WRITTEN REQUEST: Copy each line of the data below word for word.

Dataset items
§ §

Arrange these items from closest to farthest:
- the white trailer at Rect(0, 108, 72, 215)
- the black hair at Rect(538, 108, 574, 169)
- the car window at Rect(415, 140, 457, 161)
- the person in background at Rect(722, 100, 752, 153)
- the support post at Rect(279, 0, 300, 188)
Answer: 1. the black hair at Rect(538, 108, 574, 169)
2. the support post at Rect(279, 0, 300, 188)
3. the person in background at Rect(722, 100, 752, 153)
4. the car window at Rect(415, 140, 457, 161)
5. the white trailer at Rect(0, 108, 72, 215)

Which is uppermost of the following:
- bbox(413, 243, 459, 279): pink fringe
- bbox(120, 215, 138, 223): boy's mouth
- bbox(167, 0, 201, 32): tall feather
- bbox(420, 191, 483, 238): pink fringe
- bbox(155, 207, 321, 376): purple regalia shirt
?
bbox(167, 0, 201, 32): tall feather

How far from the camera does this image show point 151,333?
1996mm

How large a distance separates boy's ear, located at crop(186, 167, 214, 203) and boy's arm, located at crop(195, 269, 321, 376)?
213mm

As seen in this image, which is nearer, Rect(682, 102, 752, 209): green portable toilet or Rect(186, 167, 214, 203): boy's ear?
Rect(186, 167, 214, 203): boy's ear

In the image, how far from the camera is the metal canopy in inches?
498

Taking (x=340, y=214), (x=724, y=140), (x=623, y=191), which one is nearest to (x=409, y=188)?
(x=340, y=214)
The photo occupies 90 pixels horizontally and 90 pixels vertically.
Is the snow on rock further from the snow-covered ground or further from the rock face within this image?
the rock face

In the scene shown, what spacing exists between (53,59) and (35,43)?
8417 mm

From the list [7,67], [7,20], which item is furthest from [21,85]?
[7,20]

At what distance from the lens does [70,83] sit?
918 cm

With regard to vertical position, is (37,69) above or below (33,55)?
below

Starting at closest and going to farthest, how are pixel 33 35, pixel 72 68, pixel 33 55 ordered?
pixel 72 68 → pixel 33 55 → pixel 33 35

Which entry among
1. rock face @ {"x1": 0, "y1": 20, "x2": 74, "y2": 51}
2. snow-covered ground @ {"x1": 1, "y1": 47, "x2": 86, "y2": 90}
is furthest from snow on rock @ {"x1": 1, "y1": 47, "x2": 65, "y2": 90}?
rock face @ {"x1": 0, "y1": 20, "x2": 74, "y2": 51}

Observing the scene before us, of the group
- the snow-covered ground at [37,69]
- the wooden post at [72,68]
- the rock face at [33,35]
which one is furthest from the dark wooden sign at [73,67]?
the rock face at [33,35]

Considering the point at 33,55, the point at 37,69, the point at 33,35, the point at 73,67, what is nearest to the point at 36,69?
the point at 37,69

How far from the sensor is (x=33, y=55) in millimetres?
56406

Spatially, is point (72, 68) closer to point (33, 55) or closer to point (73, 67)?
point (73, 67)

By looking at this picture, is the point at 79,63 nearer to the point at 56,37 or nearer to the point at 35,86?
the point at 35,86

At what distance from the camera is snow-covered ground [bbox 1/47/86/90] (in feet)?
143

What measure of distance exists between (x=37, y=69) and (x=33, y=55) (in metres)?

§ §

OUTPUT FOR THIS EXERCISE:
Arrange these items from closest to farthest:
- the white trailer at Rect(0, 108, 72, 215)
- the black hair at Rect(538, 108, 574, 169)
- the car window at Rect(415, 140, 457, 161)
- the person in background at Rect(722, 100, 752, 153)
- the support post at Rect(279, 0, 300, 188)
Answer: 1. the black hair at Rect(538, 108, 574, 169)
2. the support post at Rect(279, 0, 300, 188)
3. the person in background at Rect(722, 100, 752, 153)
4. the car window at Rect(415, 140, 457, 161)
5. the white trailer at Rect(0, 108, 72, 215)

Which is uppermost of the following:
- bbox(413, 243, 459, 279): pink fringe
- bbox(120, 215, 138, 223): boy's mouth
- bbox(167, 0, 201, 32): tall feather
- bbox(420, 191, 483, 238): pink fringe
- bbox(155, 207, 321, 376): purple regalia shirt
?
bbox(167, 0, 201, 32): tall feather

How far from the camera does this image show point 151,333?
1996mm

How large a distance separates boy's ear, located at crop(186, 167, 214, 203) and boy's arm, located at crop(195, 269, 321, 376)?
213mm

As seen in this image, which is nearer, Rect(682, 102, 752, 209): green portable toilet or Rect(186, 167, 214, 203): boy's ear?
Rect(186, 167, 214, 203): boy's ear

In the image, how far from the camera is the metal canopy in inches?
498

Taking (x=340, y=214), (x=724, y=140), (x=623, y=191), which one is nearest to (x=409, y=188)?
(x=340, y=214)
The photo occupies 90 pixels horizontally and 90 pixels vertically.
Is the snow on rock further from the snow-covered ground or further from the rock face within this image?
the rock face

In the scene shown, what spacing exists between (53,59) and (35,43)?
8417 mm

From the list [7,67], [7,20], which item is furthest from [21,85]?
[7,20]

At what distance from the lens does [70,83] sit?
918 cm

With regard to vertical position, is (37,69) above or below (33,55)?
below

Starting at closest and going to farthest, how are pixel 33 35, pixel 72 68, pixel 33 55 ordered?
pixel 72 68 → pixel 33 55 → pixel 33 35

Which entry among
1. rock face @ {"x1": 0, "y1": 20, "x2": 74, "y2": 51}
2. snow-covered ground @ {"x1": 1, "y1": 47, "x2": 86, "y2": 90}
is furthest from snow on rock @ {"x1": 1, "y1": 47, "x2": 65, "y2": 90}?
rock face @ {"x1": 0, "y1": 20, "x2": 74, "y2": 51}

Observing the scene before us, of the group
- the snow-covered ground at [37,69]
- the wooden post at [72,68]
- the rock face at [33,35]
which one is furthest from the dark wooden sign at [73,67]?
the rock face at [33,35]

Considering the point at 33,55, the point at 37,69, the point at 33,35, the point at 73,67, what is nearest to the point at 36,69?
the point at 37,69

How far from the sensor is (x=33, y=55) in millimetres?
56406

Spatially, is point (72, 68) closer to point (33, 55) or closer to point (73, 67)?
point (73, 67)

By looking at this picture, is the point at 79,63 nearer to the point at 56,37 or nearer to the point at 35,86?
the point at 35,86

At what distance from the camera is snow-covered ground [bbox 1/47/86/90] (in feet)?
143

What measure of distance exists between (x=37, y=69) and (x=33, y=55) (in metres)?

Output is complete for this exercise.